PROVIDED PASSAGE:

..............................

When we examine the crucial passages in the Final Report that discuss the PIC's 'mental incapacity' at the critical point when the second go around was initiated, it is this picture that emerges. The words of the Report are worth quoting at length,
"Most probably, psychologically, the PIC had never got over the impossibility to perform landing at the destination aerodrome and accepted the need to divert to an alternate aerodrome. Particularly given that after the first go-around he had been sure in mind that he would have managed landing. The confidence in question at certain time kept haunting his mind and he spoke it out even in conversation with the cabin attendant."
"Landing at the destination aerodrome had been the predominant goal for the PIC. Just to achieve the goal two hours were spent in the holding area. The PIC had been certain that he would manage landing under actual circumstances, if the windshear warning did not activate. Most probably, it was the activation of the warning in question that should have been that internal trigger for the PIC, which would have altered the action plan – to perform go-around instead of landing. Instead of the activation of the windshear warning the speed leap caused the decision to go around which under the conditions of turbulence and gusty wind had not been as much clear sign from the PIC’s point of view comparing to the warning activation (taking into account the PIC confidence in his capability to perform landing)."
"As the result, probably, the PIC had been stuck in “a clinch” of two opposite goals (motives): to proceed approach for landing or initiate go-around. Even though the PIC, in compliance with SOP, took the immediate decision to perform go-around, “the clinch” resulted in the disruption of the previous flight mental mode (the approach with landing), whereas the new one (the go-around) had not been formed yet." (p. 157)
The Report states, accurately, that in both cases the decision to initiate go around was consistent with the OM and SOP. In each, however, it is possible to question whether the course of action (COA) laid out in procedure was in fact the best one, or whether proper use of judgment would have resulted in a different outcome. There is a certain irony here, in that it is during the second approach that the case for a judgment call overriding the SOP is the stronger one, when compared with the first attempt at landing, but it was precisely because of the after-effects that flowed from the first failure to land that the PIC's ability to deploy such judgment was significantly impaired.
The problem is a tricky one, there is no easy solution. In part this is because we are dealing with unknowns - if the PIC had persisted with his first, or his second, attempt, what would have been the result ? Even if it did lead to a safe landing, this does not really answer our question, because at this point we are faced with the complication of 'hindsight bias'. Poor decisions can lead to favourable outcomes, in fact statistically speaking, in flying operations, they usually do, due to the redundancy that exists in safety systems, just as good decisions can lead to disaster. In evaluating decisions we have to adopt a forward looking perspective, examining risk, rather than a backward looking one, focusing on how things turned out.

..............................

WORK TO COMPLETE: Reproduce the passage on the pilot's go-around decision from "The problem is" up to and including "things turned out.".

..............................

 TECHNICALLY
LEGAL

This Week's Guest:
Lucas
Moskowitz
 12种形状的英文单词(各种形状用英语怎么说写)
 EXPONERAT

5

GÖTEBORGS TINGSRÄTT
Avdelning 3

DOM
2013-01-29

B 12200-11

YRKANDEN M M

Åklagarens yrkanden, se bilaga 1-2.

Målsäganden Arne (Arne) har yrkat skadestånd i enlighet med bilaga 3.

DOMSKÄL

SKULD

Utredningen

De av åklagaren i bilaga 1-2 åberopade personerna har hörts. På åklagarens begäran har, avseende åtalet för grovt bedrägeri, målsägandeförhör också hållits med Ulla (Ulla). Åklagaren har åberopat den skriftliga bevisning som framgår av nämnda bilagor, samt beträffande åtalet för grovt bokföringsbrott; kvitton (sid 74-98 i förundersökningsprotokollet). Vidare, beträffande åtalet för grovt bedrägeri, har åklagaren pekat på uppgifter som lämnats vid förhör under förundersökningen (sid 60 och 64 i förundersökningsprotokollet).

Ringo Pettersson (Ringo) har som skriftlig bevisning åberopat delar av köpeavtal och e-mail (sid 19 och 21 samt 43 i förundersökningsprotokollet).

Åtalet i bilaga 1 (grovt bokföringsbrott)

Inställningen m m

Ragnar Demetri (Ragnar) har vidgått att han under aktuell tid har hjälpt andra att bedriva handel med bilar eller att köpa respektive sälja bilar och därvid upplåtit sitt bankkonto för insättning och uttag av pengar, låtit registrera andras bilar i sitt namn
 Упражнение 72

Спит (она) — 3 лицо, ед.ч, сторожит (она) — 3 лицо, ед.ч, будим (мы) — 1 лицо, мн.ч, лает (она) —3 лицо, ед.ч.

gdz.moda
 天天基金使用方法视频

..............................

TASK ANSWER:
The problem is a tricky one, there is no easy solution. In part this is because we are dealing with unknowns - if the PIC had persisted with his first, or his second, attempt, what would have been the result ? Even if it did lead to a safe landing, this does not really answer our question, because at this point we are faced with the complication of 'hindsight bias'. Poor decisions can lead to favourable outcomes, in fact statistically speaking, in flying operations, they usually do, due to the redundancy that exists in safety systems, just as good decisions can lead to disaster. In evaluating decisions we have to adopt a forward looking perspective, examining risk, rather than a backward looking one, focusing on how things turned out.